Retention, Counteroffers, and Pay Inertia
- Common pattern: long‑tenured engineers paid below market while new hires in same level earn more; seen at big tech and elsewhere.
- Internal raises are constrained by bands, budgets, and “fairness” across peers; large adjustments are politically hard.
- Counteroffers are rare or small; once someone resigns they’ve often mentally moved on. Some refuse counteroffers as proof of prior underpayment.
- RSUs and staggered stock grants act as “golden handcuffs,” especially in US big tech; people often leave at or after the 4‑year cliff.
Institutional Knowledge vs “Fungible” Engineers
- Several engineers argue that deep system knowledge and business context are irreplaceable or take many years to rebuild; mass layoffs or attrition often lead to rewrites or degraded velocity.
- Others note companies behave as if most devs are interchangeable and prefer hiring “potential 10x” newcomers over paying proven staff more.
Comp Structures, Transparency, and Impact Metrics
- Some companies experiment with public salary formulas; people like the fairness for cash, but equity remains opaque and large part of TC.
- Measuring “impact” is seen as inherently fuzzy, especially for senior engineers whose value is indirect (design, risk reduction, mentoring).
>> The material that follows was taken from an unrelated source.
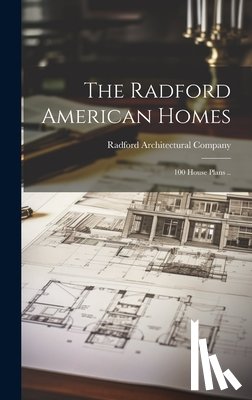 Radford Architectural Company - The Radford American Homes; 100 House Plans ..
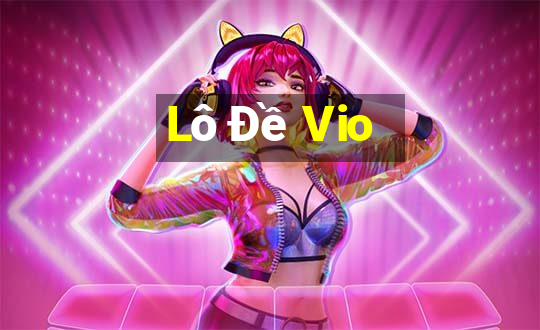 Lô Đề Vio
Metrics tied to pay can be gamed.
Culture, Perks, and Signals
- Non‑pay signals (free snacks, soda, small perks) matter: removal is often read as “culture is changing” or “cuts are coming,” and prompts people to leave.
- Perceived unfairness—pay gaps, broken promises after mergers, bonuses cut while acquisitions continue—drives attrition even when salaries are nominally okay.
Management Mindset and Cost‑Center Framing
- Many commenters say software in non‑product companies is treated as a cost center; managers and HR optimize averages and budgets, not retention of specific people.
- Contrast with law firms: partners (practitioners) know exactly who brings in revenue and will aggressively counteroffer; tech leadership often lacks this practitioner focus.
Market Cycles and Strategy
- The original post is from 2021, when “the market is hot”; multiple commenters stress that 2024 is much colder, making big pay jumps via hopping less reliable.
- Still, the consensus is that switching every few years remains the main way to escape salary stagnation; staying long term usually means falling behind market rates.